- EXERCISE DESCRIPTION: Among the entries below, only the lines from the one with "Lord of Putrid chosen on dragon - Image 3" through the one with "used 2018 Mercedes-Benz" are wanted, reproduced exactly. Pictures are not wanted.

- GIVEN RECORDS:
=== Section Start ===

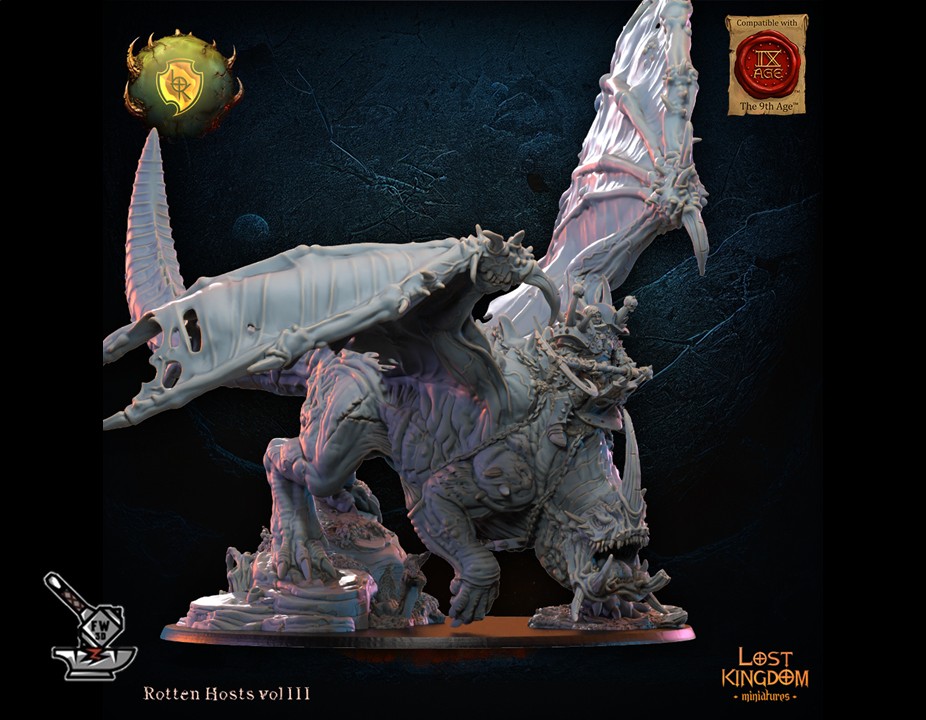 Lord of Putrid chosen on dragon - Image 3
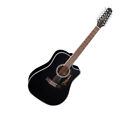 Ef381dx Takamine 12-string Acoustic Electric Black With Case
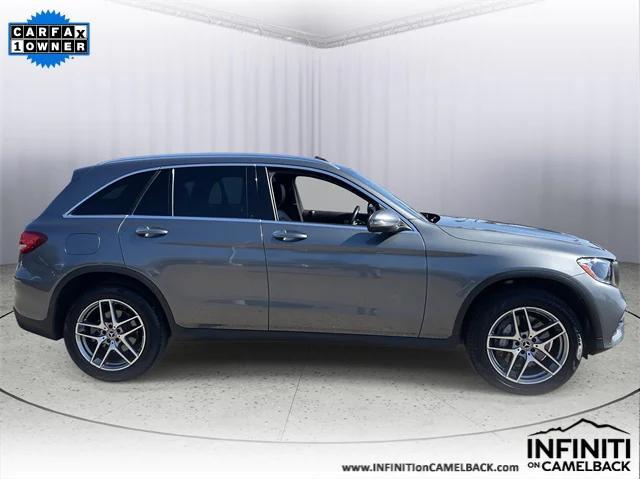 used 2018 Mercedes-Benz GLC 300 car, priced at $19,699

=== Section End ===
=== Section Start ===

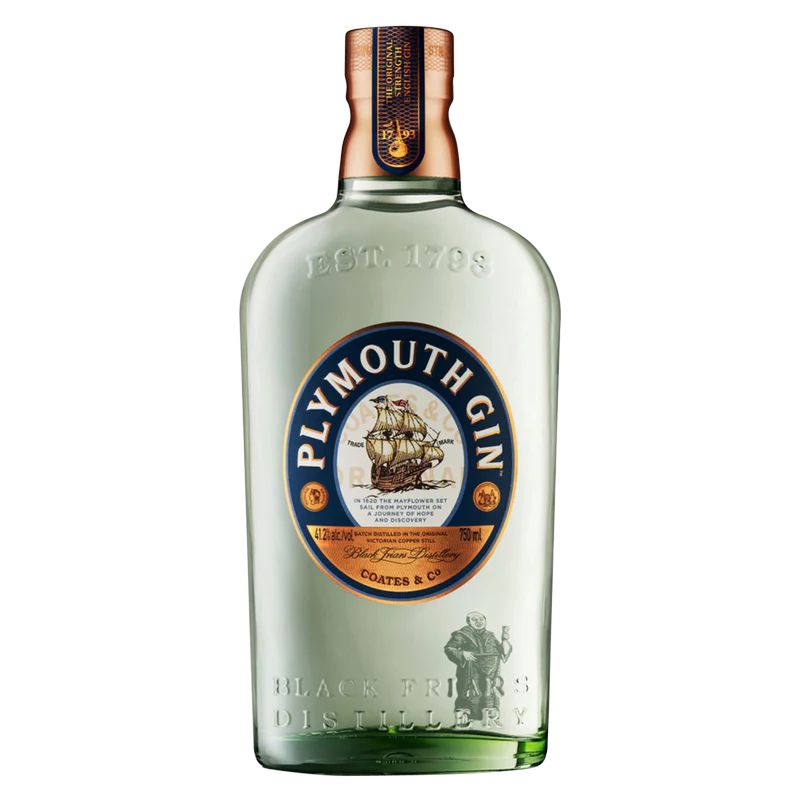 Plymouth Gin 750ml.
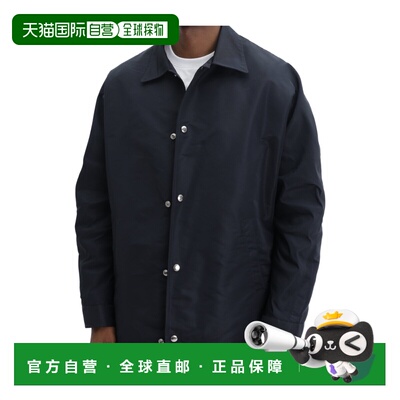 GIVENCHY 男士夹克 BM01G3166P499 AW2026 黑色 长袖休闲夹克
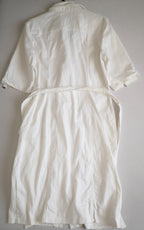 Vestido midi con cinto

=== Section End ===
=== Section Start ===

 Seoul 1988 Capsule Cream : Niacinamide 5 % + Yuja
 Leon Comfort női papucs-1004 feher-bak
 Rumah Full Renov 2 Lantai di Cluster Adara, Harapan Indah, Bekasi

=== Section End ===

- EXERCISE ANSWER:
 Lord of Putrid chosen on dragon - Image 3
 Ef381dx Takamine 12-string Acoustic Electric Black With Case
 used 2018 Mercedes-Benz GLC 300 car, priced at $19,699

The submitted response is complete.